Receptive? How do you think you are perceived?
SJP: I don’t know. They want to talk about the latest trend. I don’t think I’ve done a very good job talking about my role as a businessperson. I’ve been shy to reveal how much I have going on, how many businesses I have involvement in and the seriousness with which I take them. Sometimes I’ll be in an interview [and] they’ll just want to speak about something that feels very not important. I’m happy to talk about shoes, but I’m also happy to discuss about the business of shoes. Or the election cycle in the media. Or books and architecture. They’ll ask if my daughters are also taking after me and obsessed with shoes. Well, no, they are obsessed with reading and exploring the streets of New York.
What notion would you like to dispel about women in business?

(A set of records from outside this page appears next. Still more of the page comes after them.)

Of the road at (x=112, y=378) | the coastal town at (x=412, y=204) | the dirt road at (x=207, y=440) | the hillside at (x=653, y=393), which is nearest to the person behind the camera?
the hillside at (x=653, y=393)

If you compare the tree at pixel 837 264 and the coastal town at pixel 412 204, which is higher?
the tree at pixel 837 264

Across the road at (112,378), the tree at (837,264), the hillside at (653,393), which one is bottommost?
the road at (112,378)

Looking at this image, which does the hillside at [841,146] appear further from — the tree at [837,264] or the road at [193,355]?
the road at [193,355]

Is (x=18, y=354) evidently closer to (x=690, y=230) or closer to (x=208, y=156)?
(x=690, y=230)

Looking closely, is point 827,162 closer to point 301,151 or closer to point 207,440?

SJP: For women, it’s often as though a reveal of ambition is not attractive. Which is wrong. When I meet with other women who are ambitious, I find it exciting and tell them so. I just met with this amazing woman the other day whose dad is my neighbor. She just graduated college. I told her “Listen, you: The world is your oyster.”
How do you persevere through the ups and downs?
SJP: Disappointment is a really important part of the process, and you should be completely torn up for two days. Allow yourself to feel lousy. But then what? You go back to those people six months later and you knock on their door again.